## SOURCE TEXT
☆ ☆ ☆ ☆

SOLAR: Scalable Optimization of Large-scale Architecture for Reasoning

Large Language Models (LLMs) excel in reasoning but remain constrained by their Chain-of-Thought (CoT) approach, which struggles with complex tasks requiring more nuanced topological reasoning. We introduce SOLAR, Scalable Optimization of Large-scale Architecture for Reasoning, a framework that dynamically optimizes various reasoning topologies to enhance accuracy and efficiency. Our Topological Annotation Generation (TAG) system automates topological dataset creation and segmentation, improving post-training and evaluation. Additionally, we propose Topological-Scaling, a reward-driven framework that aligns training and inference scaling, equipping LLMs with adaptive, task-aware reasoning. SOLAR achieves substantial gains on MATH and GSM8K: +5% accuracy with Topological Tuning, +9% with Topological Reward, and +10.02% with Hybrid Scaling. It also reduces response length by over 5% for complex problems, lowering inference latency. To foster the reward system, we train a multi-task Topological Reward Model (M-TRM), which autonomously selects the best reasoning topology and answer in a single pass, eliminating the need for training and inference on multiple single-task TRMs (S-TRMs), thus reducing both training cost and inference latency. In addition, in terms of performance, M-TRM surpasses all S-TRMs, improving accuracy by +10% and rank correlation by +9%. To the best of our knowledge, SOLAR sets a new benchmark for scalable, high-precision LLM reasoning while introducing an automated annotation process and a dynamic reasoning topology competition mechanism.

翻译：大型语言模型（LLM）在推理任务中表现出色，但仍受限于其思维链方法，该方法在处理需要更精细拓扑推理的复杂任务时存在不足。本文提出SOLAR（面向推理的大规模架构可扩展优化），这是一个动态优化多种推理拓扑结构以提升准确性与效率的框架。我们的拓扑标注生成系统实现了拓扑数据集构建与分割的自动化，从而改善了后训练与评估流程。此外，我们提出了拓扑缩放——一种奖励驱动的框架，通过对齐训练与推理的缩放过程，使LLM具备自适应、任务感知的推理能力。SOLAR在MATH和GSM8K数据集上取得了显著提升：通过拓扑调优准确率提升+5%，通过拓扑奖励提升+9%，通过混合缩放提升+10.02%。同时，针对复杂问题，其响应长度缩短超过5%，降低了推理延迟。为构建奖励系统，我们训练了一个多任务拓扑奖励模型，该模型能够单次自动选择最优推理拓扑与答案，无需对多个单任务拓扑奖励模型进行训练与推理，从而同时降低了训练成本与推理延迟。在性能方面，M-TRM超越了所有S-TRM，准确率提升+10%，排序相关性提升+9%。据我们所知，SOLAR通过引入自动化标注流程与动态推理拓扑竞争机制，为可扩展、高精度的LLM推理设立了新的基准。

☆ ☆ ☆ ☆

## PROVIDED DATA
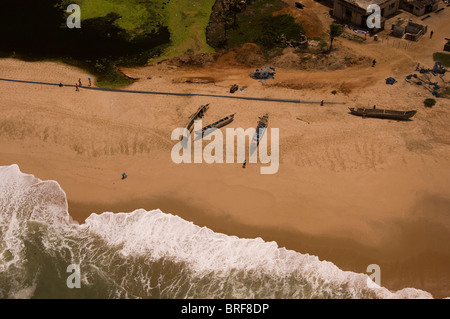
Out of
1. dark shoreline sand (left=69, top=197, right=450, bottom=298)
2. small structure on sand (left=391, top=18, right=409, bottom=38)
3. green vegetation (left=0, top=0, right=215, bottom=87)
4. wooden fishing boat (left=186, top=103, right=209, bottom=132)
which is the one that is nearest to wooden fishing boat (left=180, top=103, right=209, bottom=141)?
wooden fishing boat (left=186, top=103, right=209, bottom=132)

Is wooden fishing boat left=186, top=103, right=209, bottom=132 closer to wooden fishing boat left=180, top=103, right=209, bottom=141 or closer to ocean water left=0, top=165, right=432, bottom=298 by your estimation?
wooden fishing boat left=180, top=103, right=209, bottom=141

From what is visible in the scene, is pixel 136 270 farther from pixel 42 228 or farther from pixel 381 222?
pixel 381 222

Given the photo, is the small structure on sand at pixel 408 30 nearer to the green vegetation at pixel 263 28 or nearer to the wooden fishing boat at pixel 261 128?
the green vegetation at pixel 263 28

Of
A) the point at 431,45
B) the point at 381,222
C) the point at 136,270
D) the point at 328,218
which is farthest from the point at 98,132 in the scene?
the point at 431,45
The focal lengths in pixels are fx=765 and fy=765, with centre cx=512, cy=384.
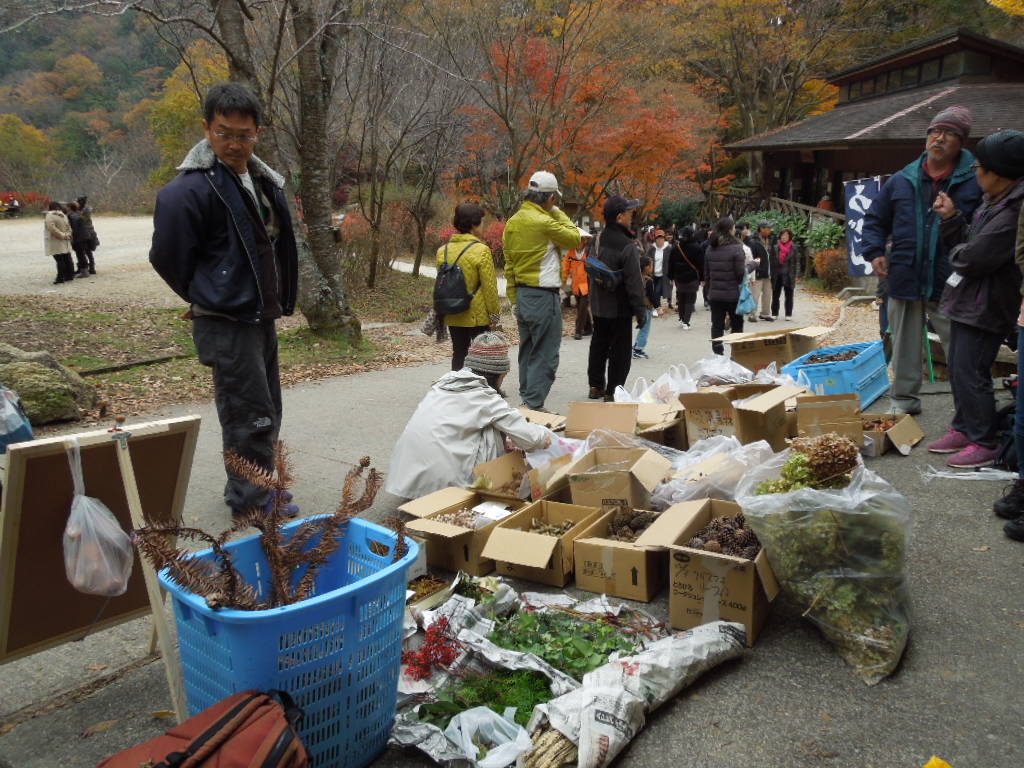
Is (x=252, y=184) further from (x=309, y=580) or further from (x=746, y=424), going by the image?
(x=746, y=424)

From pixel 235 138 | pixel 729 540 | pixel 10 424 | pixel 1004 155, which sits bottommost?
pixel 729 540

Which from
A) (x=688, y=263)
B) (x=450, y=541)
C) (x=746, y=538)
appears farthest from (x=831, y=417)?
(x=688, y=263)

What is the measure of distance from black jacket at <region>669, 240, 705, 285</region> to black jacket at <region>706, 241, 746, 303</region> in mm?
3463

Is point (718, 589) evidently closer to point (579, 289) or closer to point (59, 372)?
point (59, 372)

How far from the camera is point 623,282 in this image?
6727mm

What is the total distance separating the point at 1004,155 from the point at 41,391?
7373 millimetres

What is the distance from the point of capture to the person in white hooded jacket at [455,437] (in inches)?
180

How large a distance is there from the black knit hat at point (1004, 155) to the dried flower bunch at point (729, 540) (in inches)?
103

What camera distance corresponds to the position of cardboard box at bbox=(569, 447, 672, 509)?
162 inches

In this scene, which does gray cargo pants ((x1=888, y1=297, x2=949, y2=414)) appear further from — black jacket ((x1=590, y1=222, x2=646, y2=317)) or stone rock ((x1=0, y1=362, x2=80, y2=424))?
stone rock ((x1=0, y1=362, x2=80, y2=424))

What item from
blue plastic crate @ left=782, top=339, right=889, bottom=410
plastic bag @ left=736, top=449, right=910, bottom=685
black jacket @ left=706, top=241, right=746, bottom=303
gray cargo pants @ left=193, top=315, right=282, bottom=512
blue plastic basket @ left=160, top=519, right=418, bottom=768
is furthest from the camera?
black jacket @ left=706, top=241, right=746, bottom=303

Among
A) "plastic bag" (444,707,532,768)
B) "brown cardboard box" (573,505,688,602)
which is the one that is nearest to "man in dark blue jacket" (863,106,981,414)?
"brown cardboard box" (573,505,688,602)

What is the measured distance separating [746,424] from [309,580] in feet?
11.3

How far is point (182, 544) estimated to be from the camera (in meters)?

☆ ☆ ☆ ☆

## ACTIVITIES
[1] In the SOLAR abstract, what accuracy gain on MATH and GSM8K comes with Hybrid Scaling?
[2] Summarize the SOLAR abstract in two sentences.

## LIST OF SOLUTIONS
[1] An accuracy gain of +10.02%.

[2] SOLAR is a framework that dynamically optimizes reasoning topologies to make LLM reasoning more accurate and efficient, using an automated annotation system (TAG) and a reward-driven Topological-Scaling framework. On MATH and GSM8K it raises accuracy by up to +10.02% and cuts response length for complex problems by over 5%, and its multi-task Topological Reward Model outperforms all single-task models while reducing training cost and inference latency.